Sebuah Penantian
Wahai awan, kemana engkau membawanya? Hingga aku tak dapat melihatnya,
Tiada menemani dalam gelap,
tiada menghiburku dalam terang,
Dan tak kutemukan indahnya kebahagiaan
Aku bertanya pada angin
Saat semilirnya membelai lembut di pipi
Apa jawabnya? Pergi jauh, meninggalkan sayup sayup kasih...
Tak ada kedamaian dalam kalbu, menunggu datangnya setiap cinta, yang dapat menguatkan rasa, menjadikannya terasa manis, tapi apa daya? Semua ini hanya lah SEBUAH PENATIAN.
Bulan,,,, engkau tanpa cahaya namun terus setia menunggu pantulan sinar terang sang surya,
Bintang nan terang, kau hiasi bumi dengan kerlap kerlipmu yang menawan, hingga kau tak sanggup berada dalam siang,
Tuhan,,, aku menantinya, menunggu, dalam setiap desiran angin, dalam setiap rintikan hujan, dalam setiap denyutan nadi, dalam setiap tarikan nafas dan setiap detak jantung,
Kau....
Wahai Jodohku.
Oleh: Happy Riany El-Cathrine
Sang Wanita Pemimpi
Hay???? Namaku yang tertera diatas.
Aku hanya sekedar belajar buat puisi, walau apakah ia itu puisi?
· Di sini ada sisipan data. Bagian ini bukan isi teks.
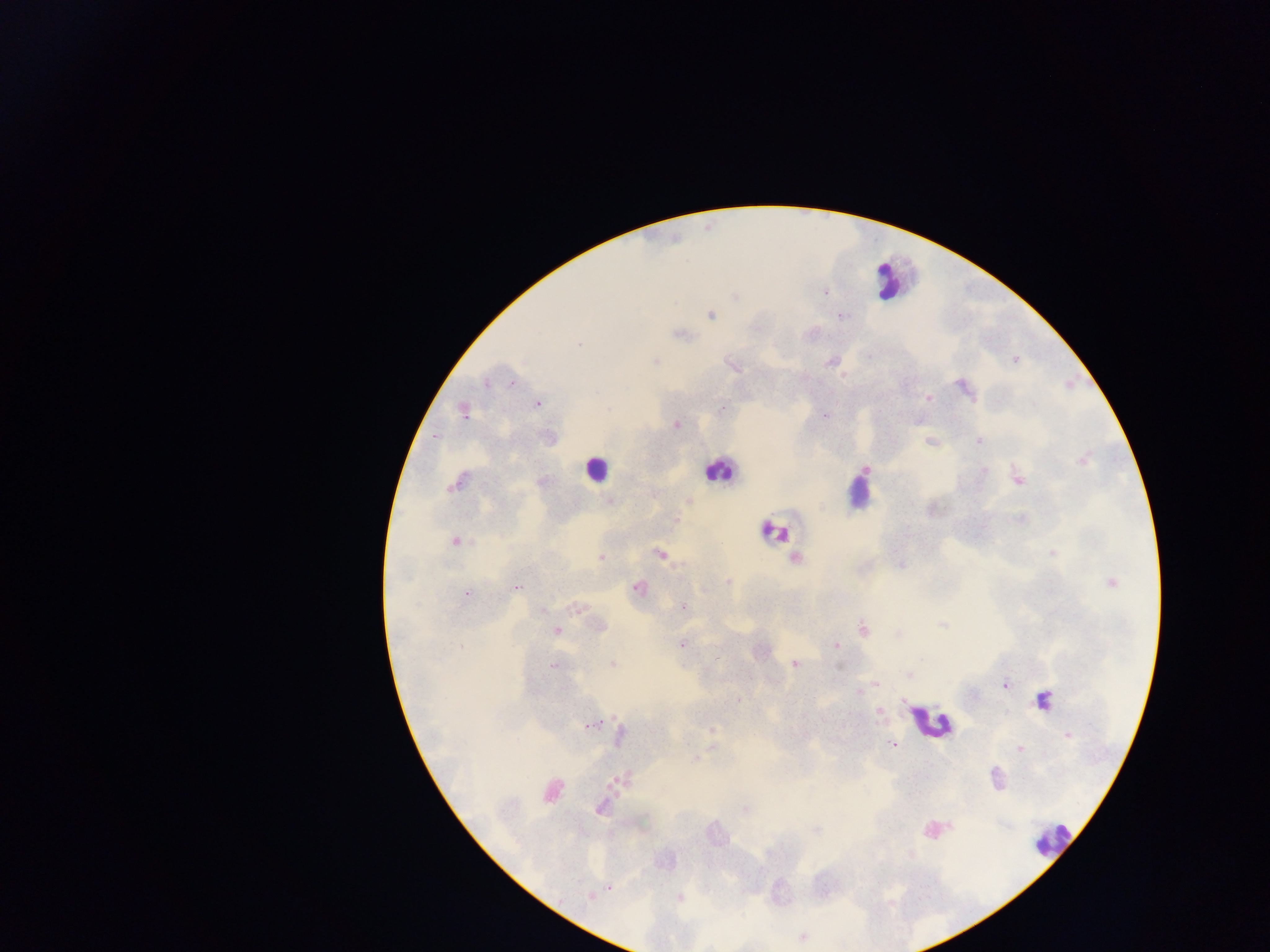
{
  "country": "Ghana",
  "preparation": "thick blood film",
  "leukocyte_locations": "approximate centers as [x, y] in pixels: [885, 280], [595, 468], [717, 470], [857, 494], [773, 531], [929, 722], [1054, 839]",
  "field_of_view": "single",
  "image_size": "1270×952 pixels",
  "capture": "mobile-phone photograph through a microscope",
  "malaria_parasite_locations": "approximate centers as [x, y] in pixels: [824, 292], [734, 297], [711, 315], [842, 316], [679, 334], [580, 344], [1015, 359], [655, 362], [830, 362], [733, 366], [843, 375], [512, 382], [486, 383], [963, 387], [928, 398], [537, 404], [722, 408], [607, 410], [463, 411], [825, 416], [676, 425], [930, 441], [979, 442], [1083, 461], [865, 470], [984, 470], [1018, 479], [457, 483], [609, 500], [688, 501], [931, 508], [456, 541], [660, 554], [1052, 554], [601, 558], [795, 558], [901, 565], [728, 581], [1111, 583], [518, 588], [637, 588], [467, 594], [683, 607], [575, 609], [543, 611], [942, 625], [600, 626], [863, 628], [557, 630], [899, 635], [682, 644], [835, 646], [921, 658], [612, 664], [795, 664], [553, 666], [908, 675], [876, 684], [1005, 684], [858, 693], [738, 699], [1043, 700], [903, 702], [879, 712], [589, 726], [712, 729], [619, 735], [1067, 735], [893, 745], [713, 747], [1019, 748], [694, 759], [616, 781], [551, 792], [601, 808], [745, 809], [815, 830], [610, 887], [589, 897], [679, 898]"
}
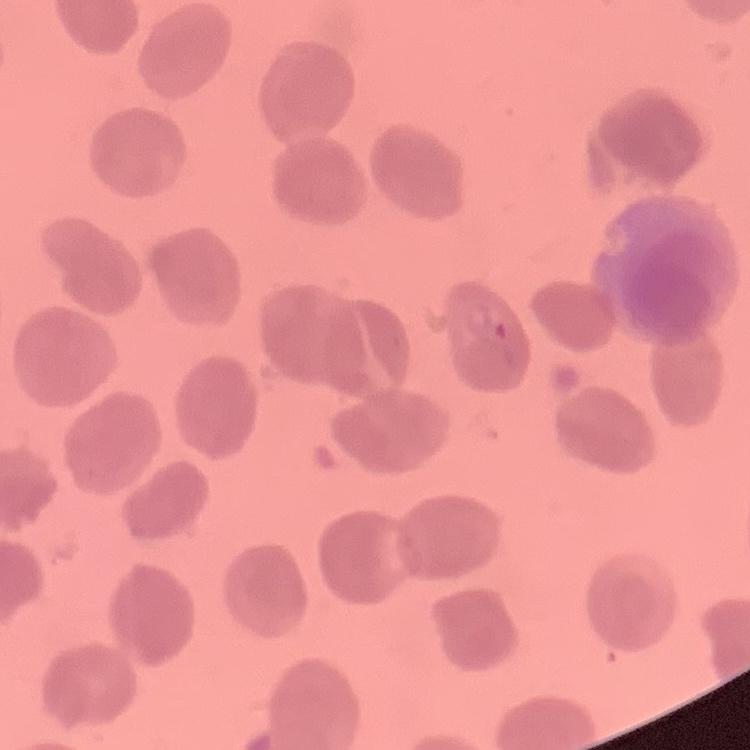

erythrocyte_morphology: no rouleaux formation
stain: Field's or Giemsa
preparation: thin blood film
image_type: one tile cut from a larger photomicrograph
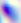
Summary:
  - Magnification: 400x
  - Identification: Toxoplasma gondii
  - Modality: photomicrograph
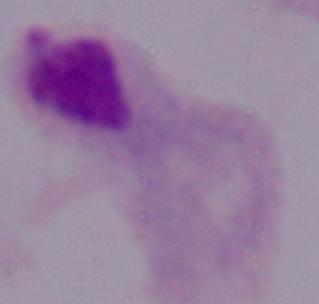
Photomicrograph. 1000x magnification. A trichomonad is shown.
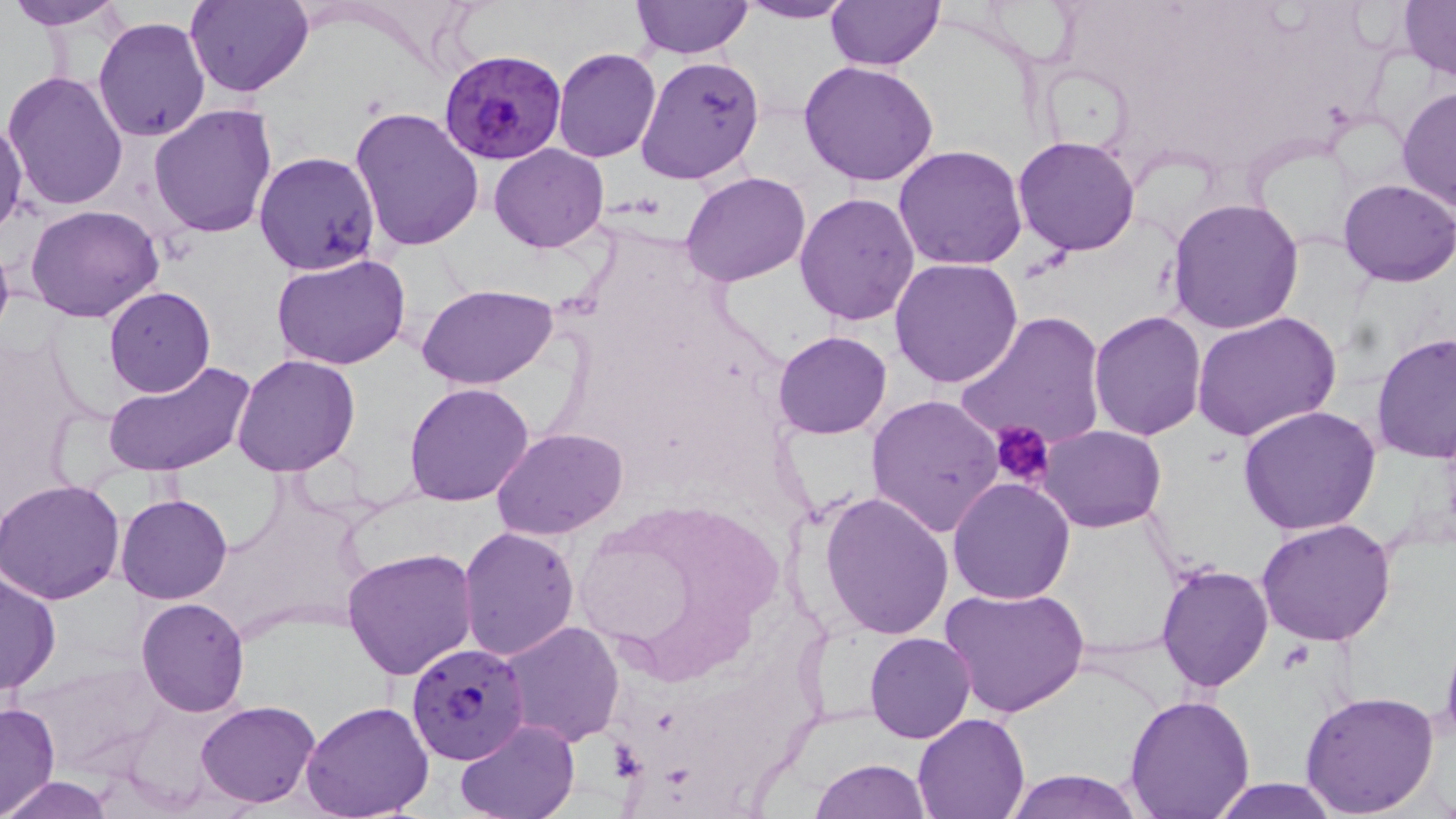 Approximate bounding boxes as [x1, y1, x2, y2] in pixels. Plasmodium falciparum-infected red blood cell locations: [440, 51, 566, 164], [405, 642, 530, 767]. Platelet locations: [992, 419, 1055, 489]. Uninfected red blood cell locations: [5, 0, 127, 29], [185, 0, 313, 97], [733, 0, 860, 23], [824, 0, 946, 71], [630, 1, 753, 58], [1398, 1, 1456, 80], [93, 15, 211, 141], [552, 47, 662, 163], [635, 56, 766, 185], [798, 59, 940, 188], [3, 72, 129, 212], [1396, 85, 1455, 216], [148, 101, 278, 236], [350, 105, 484, 253], [0, 117, 26, 235], [1013, 136, 1141, 256], [895, 143, 1028, 270], [489, 144, 610, 253], [253, 152, 381, 275], [681, 172, 812, 287], [1338, 178, 1456, 286], [794, 191, 922, 325], [1165, 198, 1305, 335], [24, 205, 164, 323], [0, 234, 15, 347], [269, 251, 411, 371], [891, 259, 1024, 389], [417, 284, 559, 389], [103, 286, 215, 397], [956, 311, 1107, 453], [1088, 311, 1206, 440], [1191, 312, 1340, 444], [773, 331, 892, 440], [1371, 331, 1456, 463], [231, 353, 361, 478], [101, 359, 257, 480], [403, 382, 534, 505], [866, 393, 1003, 539], [1239, 406, 1383, 536], [1039, 423, 1166, 531], [492, 428, 628, 539], [0, 479, 128, 603], [948, 479, 1076, 604], [818, 491, 955, 639], [116, 493, 232, 603], [1257, 519, 1397, 647], [458, 527, 580, 661], [340, 548, 480, 681], [1156, 563, 1273, 692], [0, 566, 60, 696], [940, 586, 1090, 721], [136, 599, 249, 717], [497, 620, 624, 746], [1439, 630, 1456, 751], [866, 632, 975, 742], [1299, 689, 1440, 815], [1122, 695, 1257, 816], [194, 698, 321, 807], [301, 699, 435, 819], [0, 701, 60, 817], [912, 713, 1030, 819], [453, 719, 582, 818], [809, 758, 930, 819], [1004, 768, 1147, 819], [2, 776, 114, 818], [1203, 778, 1347, 818]. Slide-level diagnosis: Plasmodium falciparum. Thin blood smear. Image is 1456×819 pixels. May-Grünwald-Giemsa stain. Single field of view. Optical microscopy. 1000x magnification.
Namun, kusampaikan perasaanku bahwa aku menunggu jodohku.
Siapa yang tak ingin punya cinta?
Aku adalah seorang wanita pemimpi, walau mimpi hanya bunga tidur, namun dengan banyak mimpi aku akan semangat menjalani sebuah kehidupan. Abangku bilang, bolrh saja punya banya mimpi, namun jangan lupa raihhhhhhhhhh secepat mungkin. Dan aku mengusahakan itu!!!